**Task brief**.
Format each line of the rows below as a Markdown table with two columns, Number and Text, and skip any blank lines. Leave the pictures out of the table.

-- begin Extracted entries --

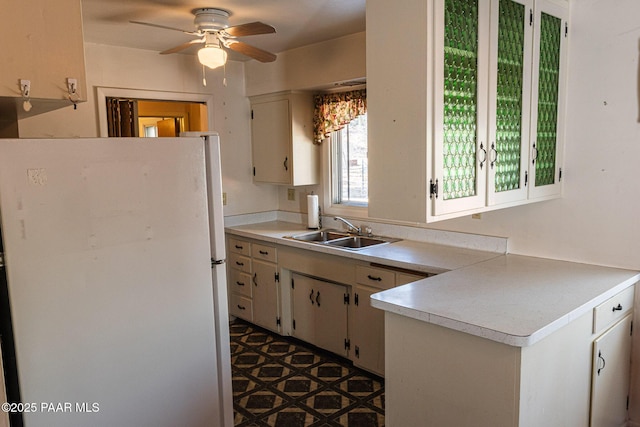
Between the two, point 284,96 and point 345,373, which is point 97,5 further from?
point 345,373

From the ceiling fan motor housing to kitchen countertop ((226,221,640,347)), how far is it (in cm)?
159

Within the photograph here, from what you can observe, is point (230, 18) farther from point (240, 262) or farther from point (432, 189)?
point (240, 262)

-- end Extracted entries --

**Problem solution**.
| Number | Text |
|---|---|
| 1 | Between the two, point 284,96 and point 345,373, which is point 97,5 further from? |
| 2 | point 345,373 |
| 3 | From the ceiling fan motor housing to kitchen countertop ((226,221,640,347)), how far is it (in cm)? |
| 4 | 159 |
| 5 | Within the photograph here, from what you can observe, is point (230, 18) farther from point (240, 262) or farther from point (432, 189)? |
| 6 | point (240, 262) |